The firm's recent checks indicate a broadly stable outlook into calendar year 2026, though they point to a bifurcated experience among partners. Agentforce pilots remain active, according to Morgan Stanley, and the firm flagged that a credit ramp is producing opportunities to reset seats within those pilots.
Supporting its view, Morgan Stanley referenced findings from its fourth-quarter 2025 CIO survey, which showed rising use of applications as a means to exploit AI features. The bank said Salesforce screened as a top gainer in terms of GenAI budget share in that survey, suggesting the company is capturing a meaningful portion of incremental AI-related spend among respondents.
On the company's own performance metrics, Morgan Stanley outlined expectations for organic growth in current remaining performance obligations (CRPO) of 10% in constant currency for the fourth quarter, and 9% in constant currency for the first-quarter guide. For fiscal 2027, the firm anticipates subscription revenue growth of roughly 9% to 9.5% in constant currency, alongside operating margins in the neighborhood of 35%.
From a valuation standpoint, Morgan Stanley noted that Salesforce shares trade at about 10 times free cash flow. That multiple represents nearly a 60% discount to the average free cash flow multiple of 24 times for large-cap software peers, as calculated by the firm. Price action at the time cited shows the stock at $185.16, near a 52-week low of $180.24, with InvestingPro data indicating the company appears undervalued versus its Fair Value analysis.
Additional company metrics cited include a gross profit margin of 77.73% and a price-to-earnings ratio of 24.39. The note also referenced upcoming corporate reporting dates, saying earnings are scheduled for February 26 and that Salesforce is preparing to announce its fourth-quarter results on February 25.
Other broker commentary highlights divergent views on near-term growth and AI monetization:
- TD Cowen reiterated a Buy rating and holds a $325 price target, citing an expected roughly $800 million in AI annual recurring revenue and noting a strong uptick in Agentforce activity during the quarter.
- BMO Capital cut its price target to $235 from $275 but kept an Outperform rating, citing modest adoption of Agentforce and Data Cloud as the basis for the adjustment.
- UBS trimmed its target to $200 from $260 and signaled growth concerns following conversations with several customers and partners.

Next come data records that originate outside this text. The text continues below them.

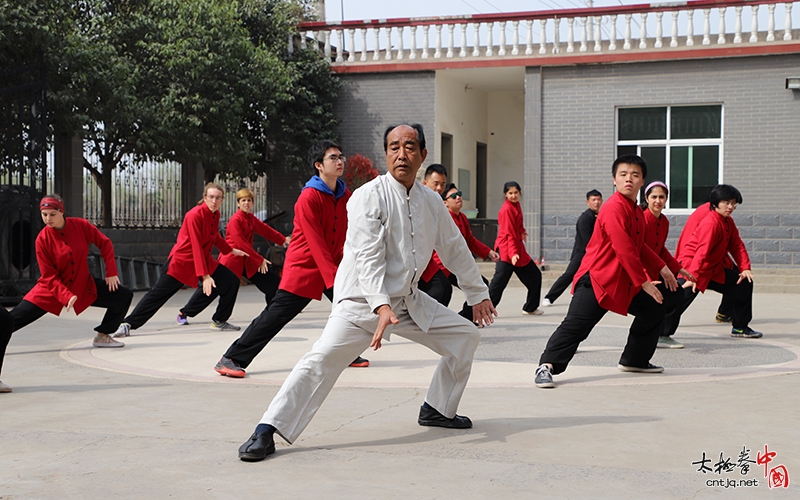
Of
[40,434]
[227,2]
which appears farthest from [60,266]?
[227,2]

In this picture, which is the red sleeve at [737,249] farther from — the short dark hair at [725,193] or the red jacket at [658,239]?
the red jacket at [658,239]

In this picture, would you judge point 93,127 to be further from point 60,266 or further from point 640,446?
point 640,446

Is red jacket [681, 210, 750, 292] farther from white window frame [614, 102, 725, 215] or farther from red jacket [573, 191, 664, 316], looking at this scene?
white window frame [614, 102, 725, 215]

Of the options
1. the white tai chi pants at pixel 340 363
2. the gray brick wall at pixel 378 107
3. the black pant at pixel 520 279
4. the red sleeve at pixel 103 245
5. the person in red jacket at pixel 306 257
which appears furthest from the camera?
the gray brick wall at pixel 378 107

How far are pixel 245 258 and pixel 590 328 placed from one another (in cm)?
487

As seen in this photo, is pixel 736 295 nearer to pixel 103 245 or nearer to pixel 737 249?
pixel 737 249

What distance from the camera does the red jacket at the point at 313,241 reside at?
6723 millimetres

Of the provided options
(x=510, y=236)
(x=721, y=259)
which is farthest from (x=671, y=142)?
(x=721, y=259)

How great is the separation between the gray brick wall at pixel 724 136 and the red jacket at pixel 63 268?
490 inches

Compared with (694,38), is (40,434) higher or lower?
lower

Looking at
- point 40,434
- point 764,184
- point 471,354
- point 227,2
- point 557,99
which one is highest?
point 227,2

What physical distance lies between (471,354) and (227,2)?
48.4ft

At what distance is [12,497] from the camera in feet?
12.6

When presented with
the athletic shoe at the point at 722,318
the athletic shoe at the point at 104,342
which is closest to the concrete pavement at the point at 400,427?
the athletic shoe at the point at 104,342
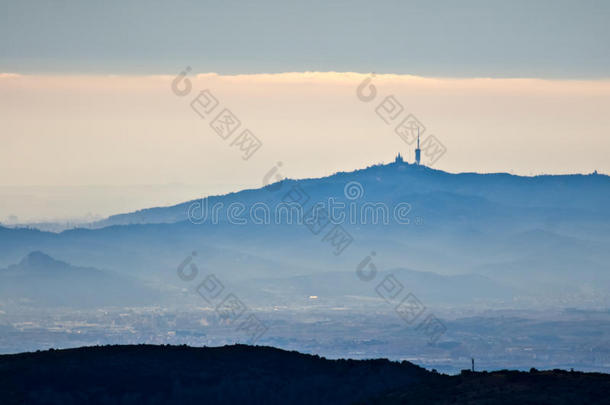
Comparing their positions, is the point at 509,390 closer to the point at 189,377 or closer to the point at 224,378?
the point at 224,378

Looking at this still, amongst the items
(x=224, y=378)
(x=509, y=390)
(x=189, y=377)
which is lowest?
(x=509, y=390)

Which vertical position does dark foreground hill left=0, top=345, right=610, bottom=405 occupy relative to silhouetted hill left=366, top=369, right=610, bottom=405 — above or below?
above

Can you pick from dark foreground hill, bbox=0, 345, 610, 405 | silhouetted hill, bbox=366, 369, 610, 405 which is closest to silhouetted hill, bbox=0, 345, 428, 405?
dark foreground hill, bbox=0, 345, 610, 405

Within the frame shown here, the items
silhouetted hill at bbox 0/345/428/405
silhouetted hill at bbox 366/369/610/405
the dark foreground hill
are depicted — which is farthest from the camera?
silhouetted hill at bbox 0/345/428/405

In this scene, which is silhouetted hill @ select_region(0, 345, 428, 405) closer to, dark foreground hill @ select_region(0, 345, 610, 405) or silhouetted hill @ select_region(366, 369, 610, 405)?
dark foreground hill @ select_region(0, 345, 610, 405)

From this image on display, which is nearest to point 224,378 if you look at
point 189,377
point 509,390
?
point 189,377

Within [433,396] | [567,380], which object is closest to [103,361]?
[433,396]

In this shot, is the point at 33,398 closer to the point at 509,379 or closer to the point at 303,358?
the point at 303,358

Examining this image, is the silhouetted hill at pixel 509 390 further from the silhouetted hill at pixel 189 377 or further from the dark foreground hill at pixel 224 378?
the silhouetted hill at pixel 189 377
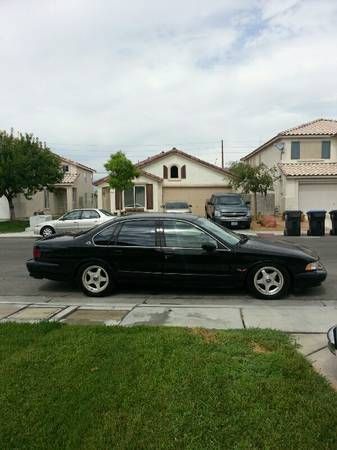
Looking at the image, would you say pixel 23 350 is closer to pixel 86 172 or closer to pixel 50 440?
pixel 50 440

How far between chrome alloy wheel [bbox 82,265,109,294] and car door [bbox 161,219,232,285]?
103 centimetres

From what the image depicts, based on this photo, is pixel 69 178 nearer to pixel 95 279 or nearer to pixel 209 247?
pixel 95 279

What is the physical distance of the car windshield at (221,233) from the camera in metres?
7.54

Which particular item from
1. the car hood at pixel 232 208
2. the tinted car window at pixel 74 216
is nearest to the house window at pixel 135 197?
the car hood at pixel 232 208

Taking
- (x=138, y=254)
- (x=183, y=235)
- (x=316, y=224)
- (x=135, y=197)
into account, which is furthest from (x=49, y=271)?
(x=135, y=197)

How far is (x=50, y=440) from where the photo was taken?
299 centimetres

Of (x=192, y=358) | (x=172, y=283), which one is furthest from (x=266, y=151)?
(x=192, y=358)

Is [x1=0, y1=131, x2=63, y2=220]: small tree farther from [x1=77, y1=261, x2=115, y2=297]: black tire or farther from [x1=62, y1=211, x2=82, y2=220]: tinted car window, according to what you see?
[x1=77, y1=261, x2=115, y2=297]: black tire

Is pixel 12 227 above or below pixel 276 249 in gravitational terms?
below

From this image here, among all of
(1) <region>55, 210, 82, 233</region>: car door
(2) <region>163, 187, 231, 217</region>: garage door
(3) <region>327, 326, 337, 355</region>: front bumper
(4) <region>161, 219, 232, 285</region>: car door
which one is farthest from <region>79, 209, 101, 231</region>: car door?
(3) <region>327, 326, 337, 355</region>: front bumper

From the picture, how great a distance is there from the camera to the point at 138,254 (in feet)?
24.8

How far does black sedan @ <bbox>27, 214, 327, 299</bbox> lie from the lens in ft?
23.8

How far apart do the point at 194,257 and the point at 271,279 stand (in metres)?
1.28

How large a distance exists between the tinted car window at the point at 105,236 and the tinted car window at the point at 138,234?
15 centimetres
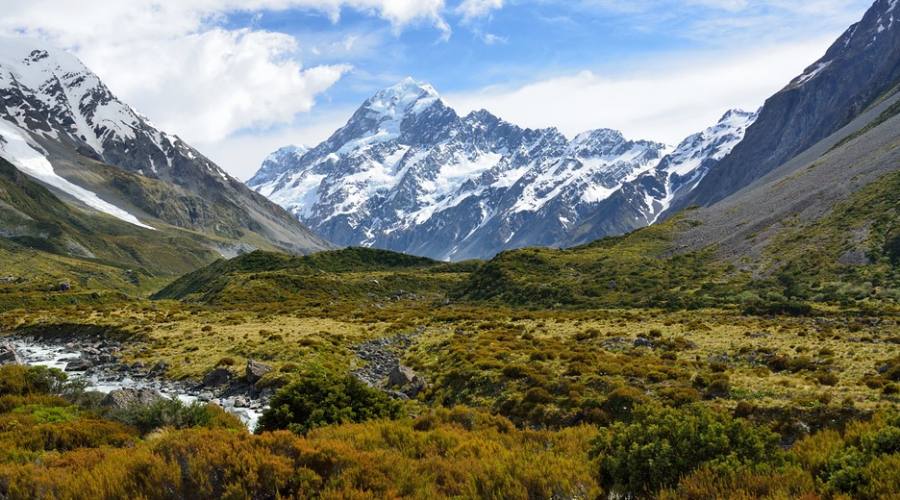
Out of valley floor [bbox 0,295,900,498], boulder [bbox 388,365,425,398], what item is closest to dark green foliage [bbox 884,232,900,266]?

- JMP Securities upgraded the stock to Market Outperform, maintaining a $315 price target and highlighting growth in Agentforce.
Collectively, these broker actions illustrate a range of interpretations of Salesforce's product adoption and revenue mix shifts. Some firms point to tangible early traction in Agentforce and AI-related revenue, while others flag slower-than-expected adoption of specific products such as Agentforce and Data Cloud or express caution after customer and partner discussions.
For investors tracking valuation and operational benchmarks, Morgan Stanley's note juxtaposes the company's solid gross margin profile against a materially lower free cash flow multiple than peers. The firm’s modelling assumptions for CRPO and subscription revenue growth, and its operating margin target, provide explicit near-term expectations investors can use to gauge upcoming results.
Given the range of price targets and the approaching earnings window, market participants will receive additional data points soon that could clarify how AI-related monetization and product adoption are translating into subscription and recurring revenue growth.